Docker Containers LiveLessons Review and Q&A
Addison-Wesley Professional’s Docker Containers LiveLessons aim to show what Docker containers are and how they can be effectively used. The 2.5+ hours video course is aimed to practitioners with no previous experience and will lead them through a journey going from installing the software to more complex topics such as orchestration. InfoQ has spoken with course instructor Chris Negus
Over the past few years, Docker containers have become a popular solution for process isolation. A container include a complete filesystem that hosts all that is required to run a given app, such as its code, runtime, system tools and libraries, etc. Being isolated from its host environment, a container provides a restricted and customized view of the hosting OS, which makes it independent from the host version of Linux kernel, platform distribution, or deployment model. This means they can be easily shared and moved around using the open source and locally deployable Docker Registry or the cloud-based Docker Hub.

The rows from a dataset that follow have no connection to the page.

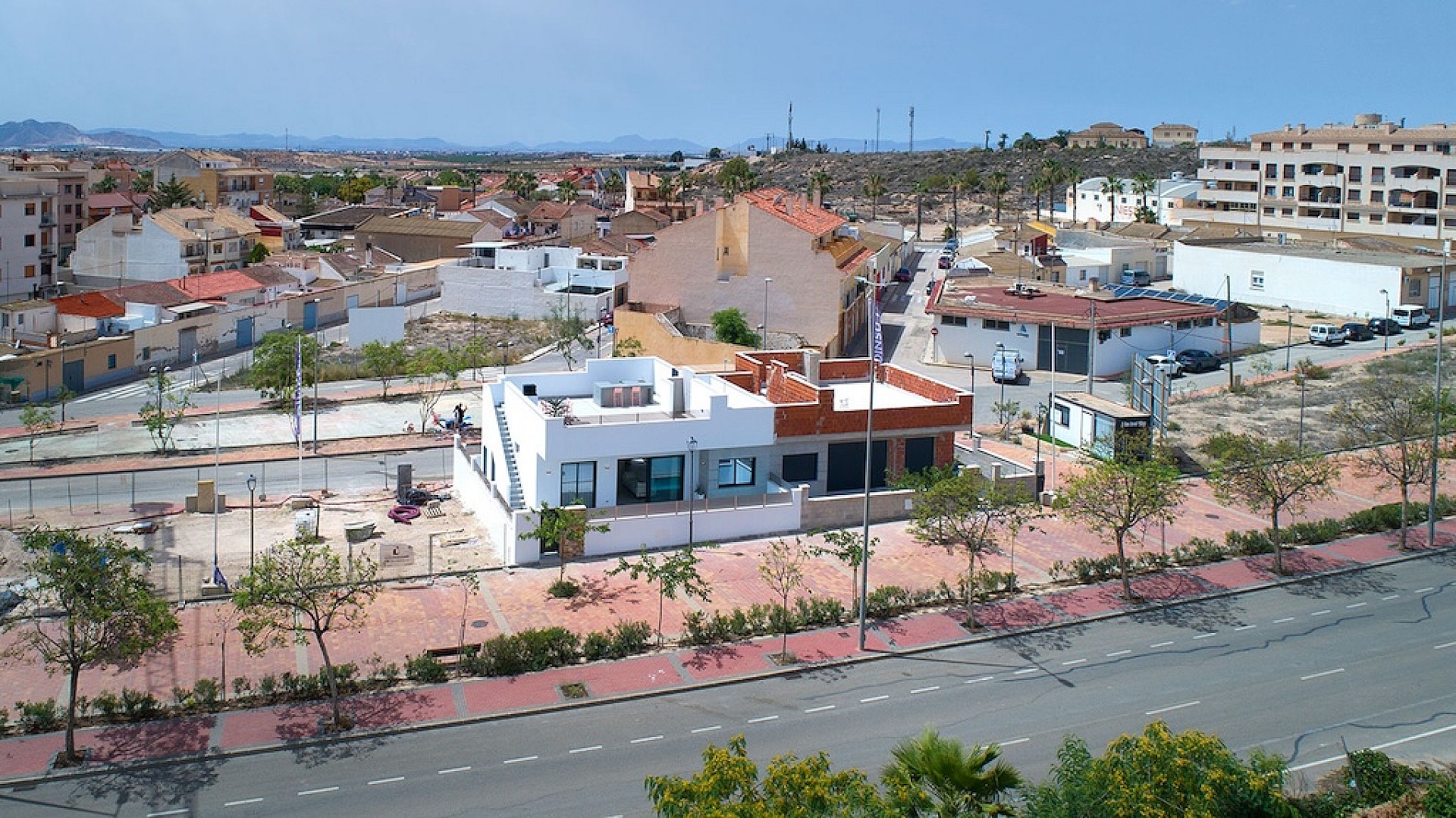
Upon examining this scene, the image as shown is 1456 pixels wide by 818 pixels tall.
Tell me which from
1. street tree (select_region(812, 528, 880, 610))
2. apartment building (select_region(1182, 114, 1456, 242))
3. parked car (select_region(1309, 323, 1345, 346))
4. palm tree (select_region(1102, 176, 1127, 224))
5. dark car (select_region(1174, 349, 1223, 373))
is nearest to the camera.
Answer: street tree (select_region(812, 528, 880, 610))

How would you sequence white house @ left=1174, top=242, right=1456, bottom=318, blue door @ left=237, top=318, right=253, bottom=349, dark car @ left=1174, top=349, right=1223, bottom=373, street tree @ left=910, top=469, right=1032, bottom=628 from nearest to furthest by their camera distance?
1. street tree @ left=910, top=469, right=1032, bottom=628
2. dark car @ left=1174, top=349, right=1223, bottom=373
3. blue door @ left=237, top=318, right=253, bottom=349
4. white house @ left=1174, top=242, right=1456, bottom=318

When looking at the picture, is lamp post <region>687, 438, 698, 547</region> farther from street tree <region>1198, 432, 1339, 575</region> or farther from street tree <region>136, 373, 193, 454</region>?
street tree <region>136, 373, 193, 454</region>

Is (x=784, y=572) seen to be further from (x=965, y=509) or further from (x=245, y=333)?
(x=245, y=333)

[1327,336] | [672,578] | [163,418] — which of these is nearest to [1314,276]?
[1327,336]

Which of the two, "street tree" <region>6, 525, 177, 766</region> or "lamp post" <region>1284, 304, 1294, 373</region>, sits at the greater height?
"lamp post" <region>1284, 304, 1294, 373</region>

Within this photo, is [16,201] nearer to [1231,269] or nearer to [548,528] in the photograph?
[548,528]

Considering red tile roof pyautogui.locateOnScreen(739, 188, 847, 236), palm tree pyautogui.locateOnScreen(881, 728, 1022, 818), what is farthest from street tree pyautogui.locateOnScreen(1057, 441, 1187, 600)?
red tile roof pyautogui.locateOnScreen(739, 188, 847, 236)

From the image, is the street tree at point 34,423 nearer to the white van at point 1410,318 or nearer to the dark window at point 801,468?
the dark window at point 801,468
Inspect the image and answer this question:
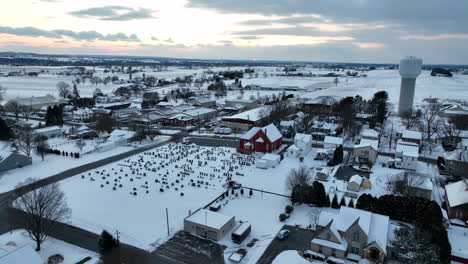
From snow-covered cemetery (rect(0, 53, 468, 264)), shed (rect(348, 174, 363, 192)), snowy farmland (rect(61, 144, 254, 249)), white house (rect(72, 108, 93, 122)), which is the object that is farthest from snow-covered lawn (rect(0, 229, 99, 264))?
white house (rect(72, 108, 93, 122))

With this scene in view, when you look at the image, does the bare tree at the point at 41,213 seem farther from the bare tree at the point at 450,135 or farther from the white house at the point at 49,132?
the bare tree at the point at 450,135

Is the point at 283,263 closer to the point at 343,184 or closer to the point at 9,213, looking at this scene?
the point at 343,184

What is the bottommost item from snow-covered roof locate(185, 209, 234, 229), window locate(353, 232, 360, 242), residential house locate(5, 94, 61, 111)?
snow-covered roof locate(185, 209, 234, 229)

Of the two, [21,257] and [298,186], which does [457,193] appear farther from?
[21,257]

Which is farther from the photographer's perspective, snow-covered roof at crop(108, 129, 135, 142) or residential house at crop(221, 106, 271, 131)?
residential house at crop(221, 106, 271, 131)

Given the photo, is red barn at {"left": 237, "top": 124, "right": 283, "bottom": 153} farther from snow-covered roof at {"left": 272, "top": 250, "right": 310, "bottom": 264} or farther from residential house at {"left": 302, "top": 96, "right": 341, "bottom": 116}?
residential house at {"left": 302, "top": 96, "right": 341, "bottom": 116}

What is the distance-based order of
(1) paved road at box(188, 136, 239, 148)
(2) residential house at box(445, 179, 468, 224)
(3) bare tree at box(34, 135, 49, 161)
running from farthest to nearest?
1. (1) paved road at box(188, 136, 239, 148)
2. (3) bare tree at box(34, 135, 49, 161)
3. (2) residential house at box(445, 179, 468, 224)

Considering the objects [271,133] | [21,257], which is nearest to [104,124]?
[271,133]
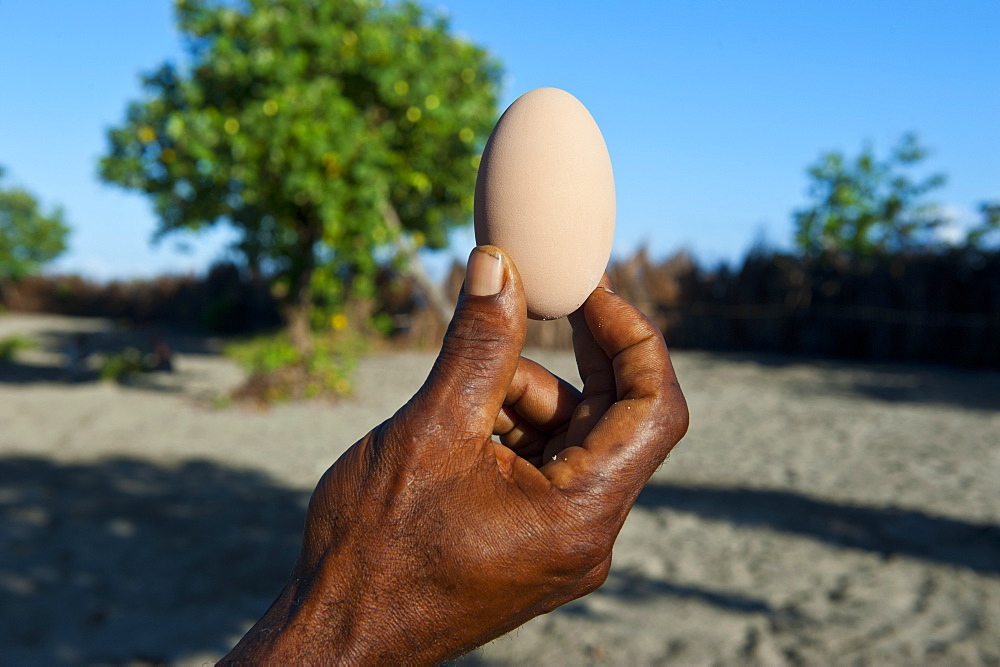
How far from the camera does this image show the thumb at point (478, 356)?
3.86 feet

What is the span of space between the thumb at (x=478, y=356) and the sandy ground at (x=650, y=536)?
96.5 inches

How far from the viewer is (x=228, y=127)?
7191 millimetres

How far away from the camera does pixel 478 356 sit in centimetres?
118

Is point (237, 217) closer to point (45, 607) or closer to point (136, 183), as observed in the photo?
point (136, 183)

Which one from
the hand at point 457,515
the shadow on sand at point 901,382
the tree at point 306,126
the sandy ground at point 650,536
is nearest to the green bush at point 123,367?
the sandy ground at point 650,536

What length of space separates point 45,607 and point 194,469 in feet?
8.10

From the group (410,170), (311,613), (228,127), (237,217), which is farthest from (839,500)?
(237,217)

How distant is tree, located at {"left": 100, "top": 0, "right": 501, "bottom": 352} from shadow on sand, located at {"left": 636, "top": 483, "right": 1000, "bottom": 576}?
Result: 13.6 ft

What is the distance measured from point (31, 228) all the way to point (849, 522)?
45987 millimetres

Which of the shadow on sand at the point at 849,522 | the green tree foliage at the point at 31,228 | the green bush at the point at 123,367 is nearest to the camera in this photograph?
the shadow on sand at the point at 849,522

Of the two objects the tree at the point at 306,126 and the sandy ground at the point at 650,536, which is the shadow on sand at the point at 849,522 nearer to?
the sandy ground at the point at 650,536

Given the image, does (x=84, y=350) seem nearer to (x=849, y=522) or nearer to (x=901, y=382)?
(x=849, y=522)

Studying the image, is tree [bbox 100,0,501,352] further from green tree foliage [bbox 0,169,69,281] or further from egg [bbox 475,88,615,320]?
green tree foliage [bbox 0,169,69,281]

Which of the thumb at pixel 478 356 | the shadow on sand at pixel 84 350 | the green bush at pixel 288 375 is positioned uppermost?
the thumb at pixel 478 356
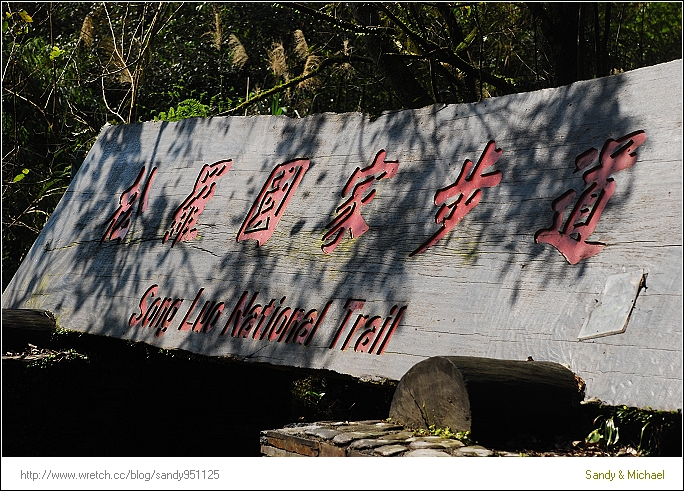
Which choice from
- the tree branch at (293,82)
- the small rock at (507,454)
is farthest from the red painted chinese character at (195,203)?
the small rock at (507,454)

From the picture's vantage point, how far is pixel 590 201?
2.54 meters

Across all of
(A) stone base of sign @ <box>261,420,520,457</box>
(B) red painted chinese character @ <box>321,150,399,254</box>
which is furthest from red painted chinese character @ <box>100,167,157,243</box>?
(A) stone base of sign @ <box>261,420,520,457</box>

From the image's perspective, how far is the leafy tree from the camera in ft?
17.9

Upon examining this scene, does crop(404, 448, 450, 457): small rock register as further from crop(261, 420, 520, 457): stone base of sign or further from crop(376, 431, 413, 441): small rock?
crop(376, 431, 413, 441): small rock

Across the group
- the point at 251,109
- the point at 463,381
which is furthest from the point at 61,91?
the point at 463,381

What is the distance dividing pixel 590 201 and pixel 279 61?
13.2 ft

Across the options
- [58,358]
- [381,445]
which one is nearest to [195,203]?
[58,358]

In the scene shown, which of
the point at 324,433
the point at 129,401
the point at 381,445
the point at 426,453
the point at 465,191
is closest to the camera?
the point at 426,453

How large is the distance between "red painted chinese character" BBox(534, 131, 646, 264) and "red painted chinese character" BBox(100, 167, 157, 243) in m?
2.52

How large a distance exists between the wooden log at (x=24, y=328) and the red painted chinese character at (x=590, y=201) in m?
2.72

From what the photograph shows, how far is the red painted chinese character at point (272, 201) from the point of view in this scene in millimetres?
3572

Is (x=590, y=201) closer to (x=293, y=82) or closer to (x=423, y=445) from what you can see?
(x=423, y=445)

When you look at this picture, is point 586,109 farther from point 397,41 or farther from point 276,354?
point 397,41

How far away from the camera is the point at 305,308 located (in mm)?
3146
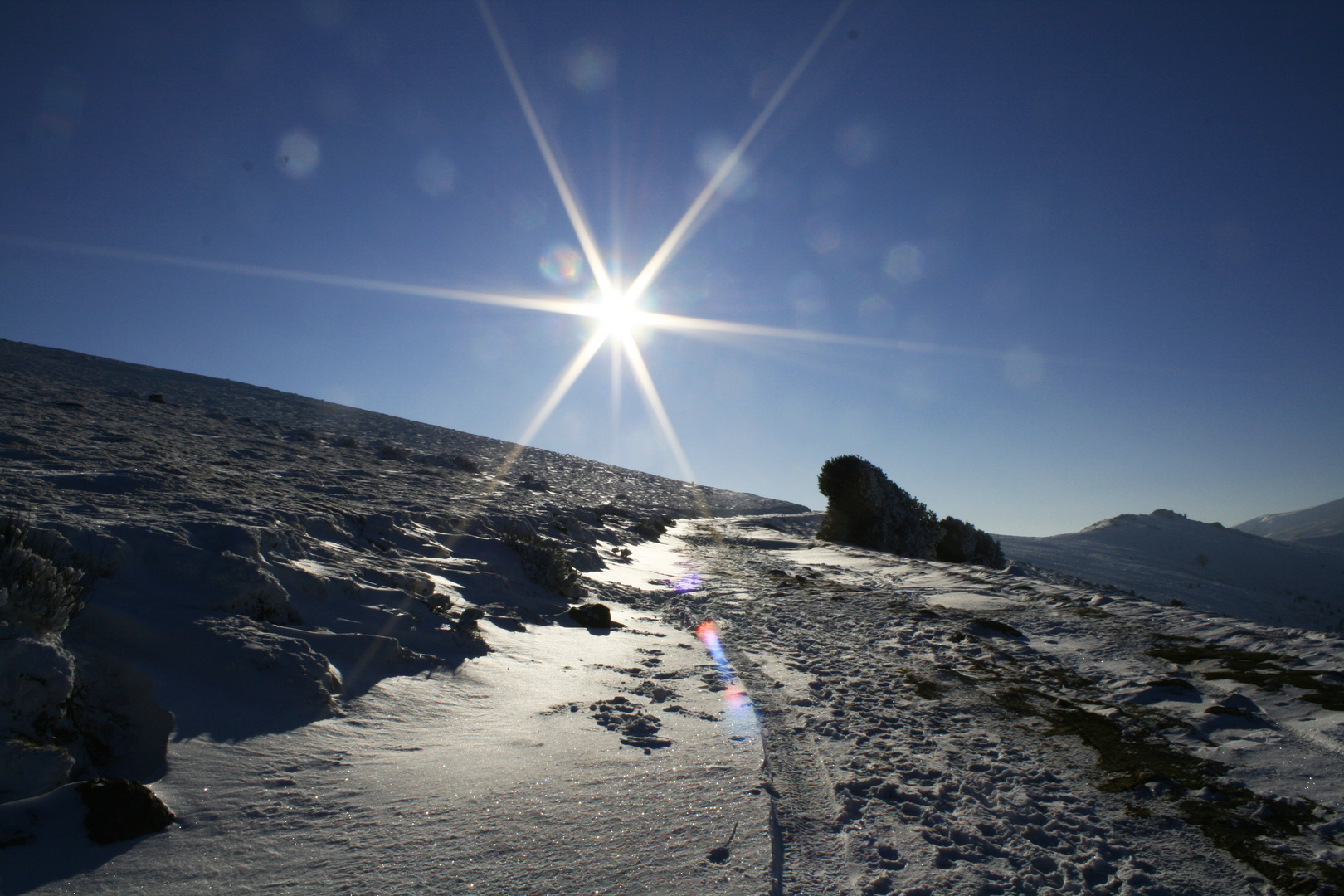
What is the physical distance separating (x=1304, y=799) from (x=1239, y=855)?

Docker containers are a lightweigth solution that provide benefits similar to those of virtual machines, but with a lower overhead, since containers running on the same OS share its kernel, while virtual machines usually include their own full OS. Docker containers, though, are not equivalent to virtual machines for all use cases, e.g., they do not support live migration.
Chris Negus’s VideoLessons will show you how to work with Docker containers on a few Linux distributions starting with the basics, that is showing how you can install Docker and then how you can pull and push containers from and to Docker registries. As a natural step forward, Negus will then demo how you can run, stop, and restart containers, look inside them, and save/load containers’ images, which are the foundations of containers’ operation. Finally, the course will turn to the topic of creating custom containers, describing also a few fundamental rules to deal with networking, logging, and storage and it will introduce the topic of orchestrating multiple containers using Kubernetes and GearD.
InfoQ has spoken to instructor Chris Negus to learn more about his course and his opinions about the present and future of Docker.
InfoQ: Could you please shortly introduce yourself and describe your experience with Docker containers?
Chris Negus: I started using Docker about two years ago at Red Hat, when I was assigned to help write about how to use Docker with enterprise-quality Red Hat operating systems. After doing many of the first articles from Red Hat on using Docker, Kubernetes, and Project Atomic, I now spend most of my time helping Red Hat develop best practices for building and deploying Linux containers in the Enterprise. I also work with the Red Hat Container Development Kit, which helps developers use OpenShift and Red Hat Enterprise Linux to develop containers on their Windows, Mac, or Linux laptops and desktops.
InfoQ: For readers that are new to this technology, could you briefly explain what Docker is and who should be concerned? What are containers?
Chris: Docker is an open source software project that defines a format and tools for packaging and running applications. Linux applications have traditionally come in packages (RPM, .deb, etc.) that, when installed, spread files across the filesystem of the host computer. Often, an application has dependencies that require that even more packages be installed on the host. The more software you add directly to a host’s filesystem to get a specific application running, the more risk you take that there will be conflicts with other applications running on that system.
With Docker, an application and its dependant software is stored and transported together in a “Docker image”. Instead of installing a Docker application, the Docker image is made for you to just run it (or if its not there, to automatically pull it to the local system and run it). The application, its dependent software, and metadata that describes how to run and use the application can all be included in the image.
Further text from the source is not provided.